▸ YOUR ASSIGNMENT:
A verbatim copy of the full data, with no pictures, is the expected answer.
────────────────
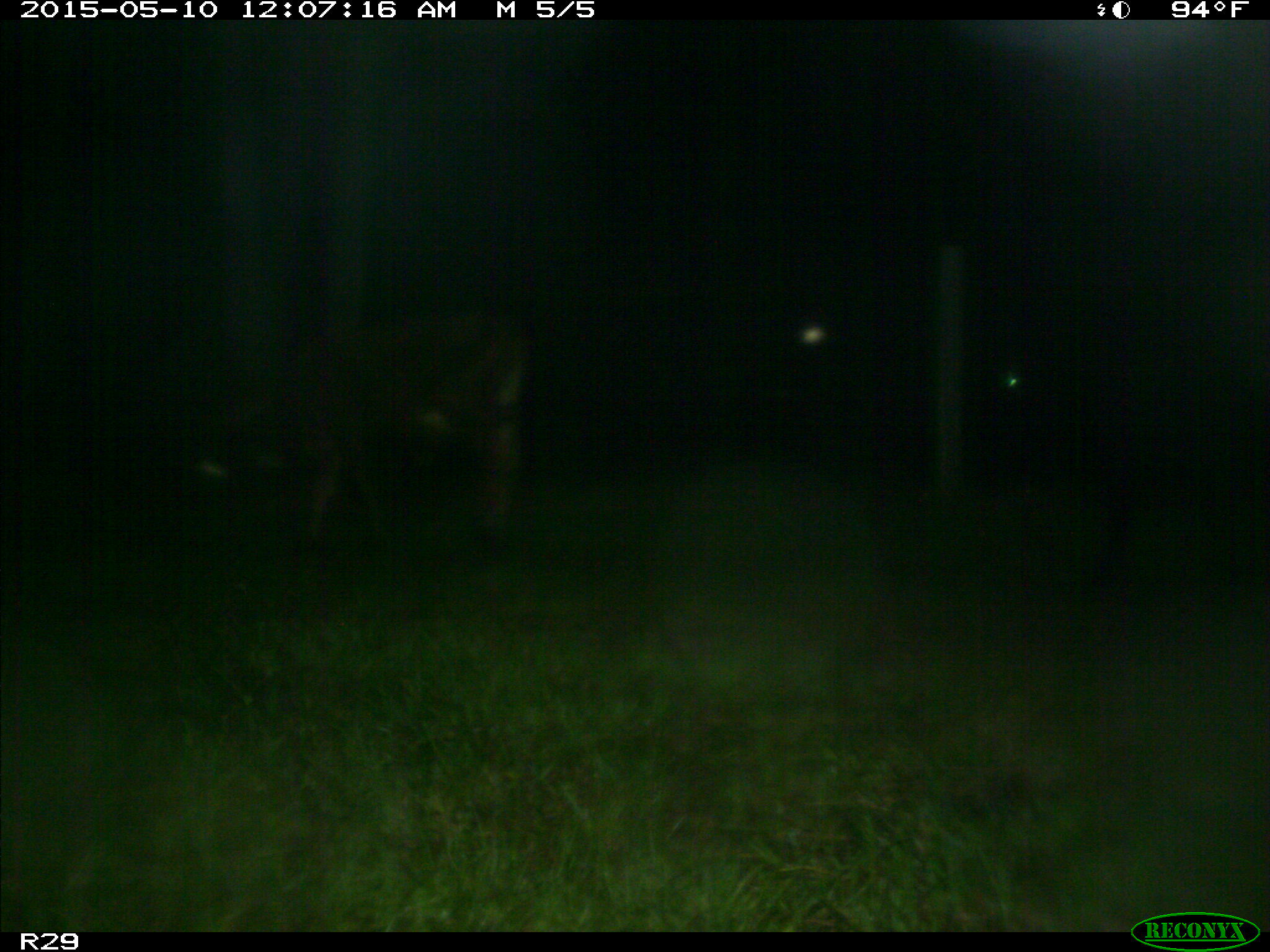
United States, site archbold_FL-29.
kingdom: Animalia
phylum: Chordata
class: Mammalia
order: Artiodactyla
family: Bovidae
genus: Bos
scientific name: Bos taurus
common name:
────────────────
▸ RESPONSE TO THIS EXERCISE:
United States, site archbold_FL-29.
kingdom: Animalia
phylum: Chordata
class: Mammalia
order: Artiodactyla
family: Bovidae
genus: Bos
scientific name: Bos taurus
common name:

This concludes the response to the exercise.